> _Extract provided_
The 'G' Man

From Grocery Delivery Boy to the U-Dub

It is a series of communities--a blue-collar section of Baltimore; the academic environments of Johns Hopkins, Illinois and the UW; the wartime Navy; and the research labs of the NIH--that molded an affable grocery delivery boy into a Nobel prize laureate.

Born in 1925, Rodbell lived above his father's small grocery store in Baltimore. "I worked in the store when I was old enough, filling shelves, writing orders and delivering groceries with my little red wagon," Rodbell recalls. His parents were not intellectuals and had never attended college, but they instilled in him a yearning for knowledge, he says, and a respect for teachers.

At school, "Marty was not a teacher's pet and he wasn't a grunge, but he was regarded as one of the smart kids," recalls Rodbell's childhood friend, Neal Zierler. "He was just a great kid, a warm and charming fellow."

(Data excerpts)
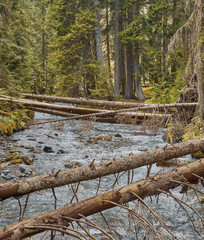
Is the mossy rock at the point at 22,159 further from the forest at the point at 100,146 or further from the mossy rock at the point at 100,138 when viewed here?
the mossy rock at the point at 100,138

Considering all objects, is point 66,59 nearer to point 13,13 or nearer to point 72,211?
point 13,13

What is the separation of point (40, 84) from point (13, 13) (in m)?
17.3

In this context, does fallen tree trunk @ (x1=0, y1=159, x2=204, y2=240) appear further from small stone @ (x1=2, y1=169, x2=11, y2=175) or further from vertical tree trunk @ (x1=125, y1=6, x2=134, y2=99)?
vertical tree trunk @ (x1=125, y1=6, x2=134, y2=99)

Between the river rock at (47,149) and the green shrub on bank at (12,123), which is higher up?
the green shrub on bank at (12,123)

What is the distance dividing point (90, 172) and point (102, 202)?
0.37m

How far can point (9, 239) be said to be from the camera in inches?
71.1

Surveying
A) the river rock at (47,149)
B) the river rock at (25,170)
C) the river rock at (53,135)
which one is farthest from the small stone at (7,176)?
the river rock at (53,135)

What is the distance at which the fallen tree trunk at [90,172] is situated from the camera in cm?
220

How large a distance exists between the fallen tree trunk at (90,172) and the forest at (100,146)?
1 cm

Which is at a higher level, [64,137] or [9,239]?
[9,239]

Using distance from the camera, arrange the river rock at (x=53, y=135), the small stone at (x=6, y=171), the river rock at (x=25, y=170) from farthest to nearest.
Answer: the river rock at (x=53, y=135), the river rock at (x=25, y=170), the small stone at (x=6, y=171)

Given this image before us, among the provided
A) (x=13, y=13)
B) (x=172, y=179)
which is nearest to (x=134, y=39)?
(x=13, y=13)

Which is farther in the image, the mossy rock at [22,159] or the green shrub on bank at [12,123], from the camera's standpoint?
the green shrub on bank at [12,123]

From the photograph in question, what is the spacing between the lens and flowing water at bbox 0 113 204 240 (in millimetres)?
4266
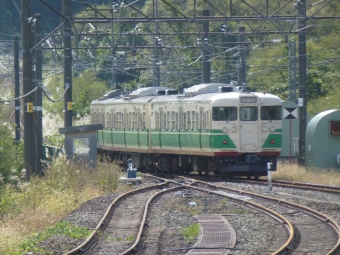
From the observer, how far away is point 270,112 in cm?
2477

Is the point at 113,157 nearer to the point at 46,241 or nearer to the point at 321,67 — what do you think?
the point at 321,67

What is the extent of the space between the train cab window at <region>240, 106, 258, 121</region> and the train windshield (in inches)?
9.2

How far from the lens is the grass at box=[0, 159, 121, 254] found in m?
13.1

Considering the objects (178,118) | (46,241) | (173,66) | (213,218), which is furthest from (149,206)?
(173,66)

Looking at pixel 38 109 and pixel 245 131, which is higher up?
pixel 38 109

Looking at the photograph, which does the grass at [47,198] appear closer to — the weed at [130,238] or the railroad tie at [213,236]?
the weed at [130,238]

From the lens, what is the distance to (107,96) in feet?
115

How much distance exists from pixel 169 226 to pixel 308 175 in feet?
36.9

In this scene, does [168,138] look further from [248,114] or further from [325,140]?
[325,140]

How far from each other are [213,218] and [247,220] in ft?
2.25

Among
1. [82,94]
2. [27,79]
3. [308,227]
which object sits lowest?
[308,227]

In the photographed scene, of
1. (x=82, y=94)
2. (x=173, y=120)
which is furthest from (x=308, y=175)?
(x=82, y=94)

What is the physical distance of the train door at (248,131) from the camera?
963 inches

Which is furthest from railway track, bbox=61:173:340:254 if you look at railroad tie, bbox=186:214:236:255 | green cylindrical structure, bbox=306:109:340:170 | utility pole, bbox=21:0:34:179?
green cylindrical structure, bbox=306:109:340:170
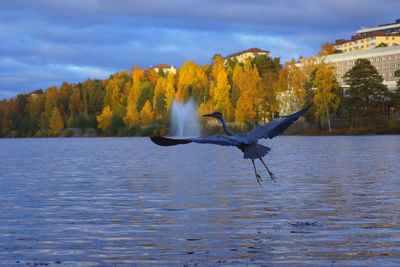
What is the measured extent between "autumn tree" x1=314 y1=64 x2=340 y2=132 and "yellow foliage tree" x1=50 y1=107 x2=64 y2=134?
299 feet

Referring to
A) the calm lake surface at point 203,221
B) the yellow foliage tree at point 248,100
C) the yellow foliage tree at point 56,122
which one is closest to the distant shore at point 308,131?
the yellow foliage tree at point 248,100

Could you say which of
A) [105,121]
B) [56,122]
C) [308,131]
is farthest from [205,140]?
[56,122]

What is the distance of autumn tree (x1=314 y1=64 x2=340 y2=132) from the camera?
108m

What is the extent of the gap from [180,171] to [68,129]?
150165 millimetres

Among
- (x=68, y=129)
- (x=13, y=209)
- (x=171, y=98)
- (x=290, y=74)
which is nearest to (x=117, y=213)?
(x=13, y=209)

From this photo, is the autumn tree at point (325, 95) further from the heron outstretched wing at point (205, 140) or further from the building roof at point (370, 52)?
the heron outstretched wing at point (205, 140)

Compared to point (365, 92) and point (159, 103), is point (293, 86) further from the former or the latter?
point (159, 103)

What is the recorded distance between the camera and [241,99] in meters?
121

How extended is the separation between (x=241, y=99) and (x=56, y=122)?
250 ft

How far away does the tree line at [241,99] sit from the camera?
10488 cm

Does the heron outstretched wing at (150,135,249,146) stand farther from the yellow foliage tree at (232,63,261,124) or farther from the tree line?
the yellow foliage tree at (232,63,261,124)

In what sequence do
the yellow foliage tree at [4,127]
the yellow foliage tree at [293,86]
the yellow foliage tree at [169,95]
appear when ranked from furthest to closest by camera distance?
the yellow foliage tree at [4,127], the yellow foliage tree at [169,95], the yellow foliage tree at [293,86]

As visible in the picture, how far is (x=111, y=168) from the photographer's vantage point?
37750mm

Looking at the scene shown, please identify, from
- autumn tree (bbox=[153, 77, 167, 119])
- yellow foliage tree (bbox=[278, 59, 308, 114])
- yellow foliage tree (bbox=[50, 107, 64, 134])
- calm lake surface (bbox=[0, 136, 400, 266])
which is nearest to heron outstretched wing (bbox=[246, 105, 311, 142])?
calm lake surface (bbox=[0, 136, 400, 266])
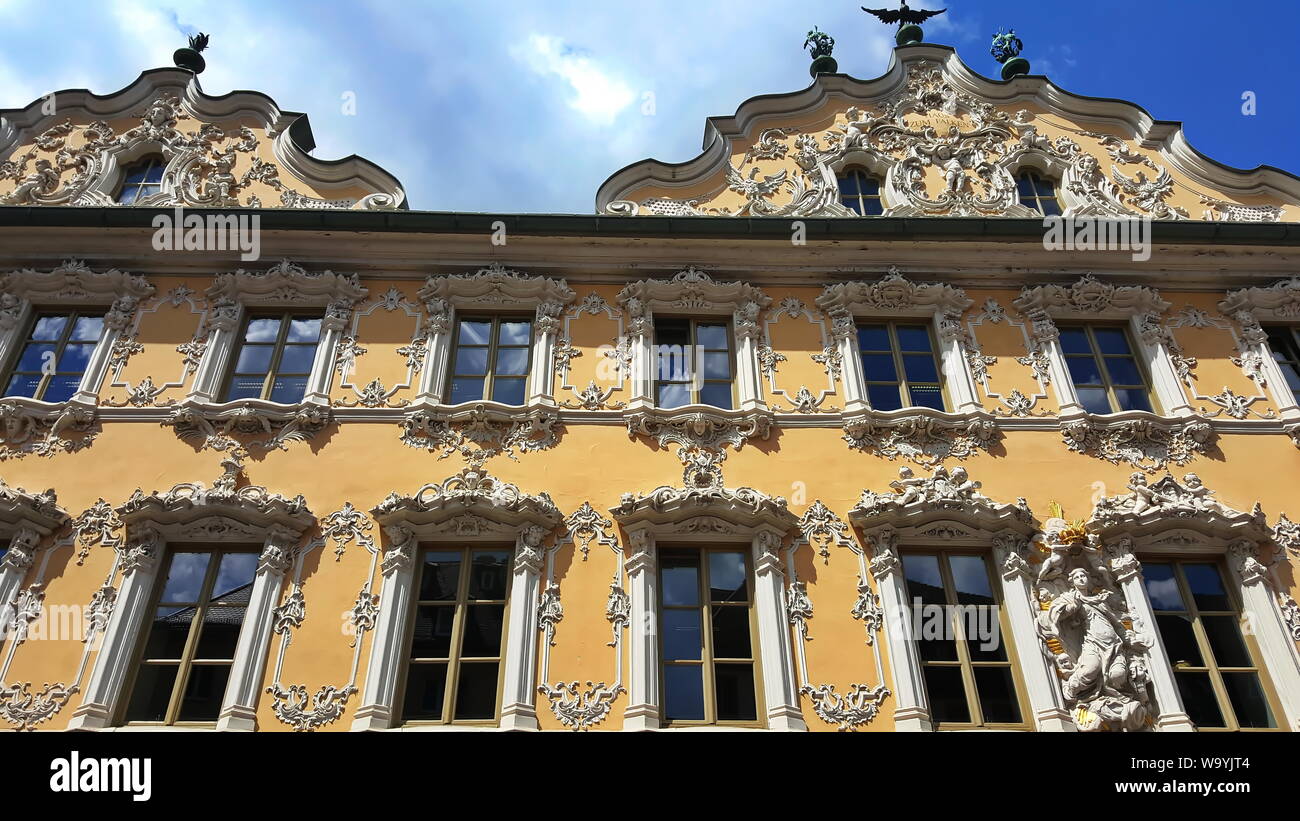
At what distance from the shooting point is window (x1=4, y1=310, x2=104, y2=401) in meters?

> _Apply what you read_
1. According to the Rodbell profile, what did Rodbell use to deliver groceries from his father's store?
2. Continue the Rodbell profile from its last sentence.

> _Answers for the tasks_
1. His little red wagon.

2.
Rodbell, Zierler and a third friend, Angus McDonald, gradually became interested in science and math. Rodbell couldn't have a chemistry set in the basement--it was the storeroom for the grocery shop. "Neal had all the equipment," he says. "We used to try to blow up things and watch mixtures change colors in his basement sink."

"Angus and I were very interested in math and science, Marty less so," Zierler recalls. "Maybe it rubbed off a little bit on him."

In junior high, a math teacher took a liking to the threesome. "Mr. Lundberg knew the three of us could do algebra. He had us come in after class every day and gave us lists of algebraic problems to do," Rodbell remembers. "The three of us weren't that competitive. We just enjoyed doing those problems."

The three attended a boys-only, public high school patterned after Eastern prep schools. There was a great emphasis on languages and hardly any science--there wasn't even a physics course. Rodbell was torn between his love of languages--especially French--and his love of science.

"There were economic and cultural pressures that prevented me from going into French," Rodbell says. "My father probably would have kicked me out of the house if I had told him I was going to be a French professor. It was always, `Why don't you become a doctor?' "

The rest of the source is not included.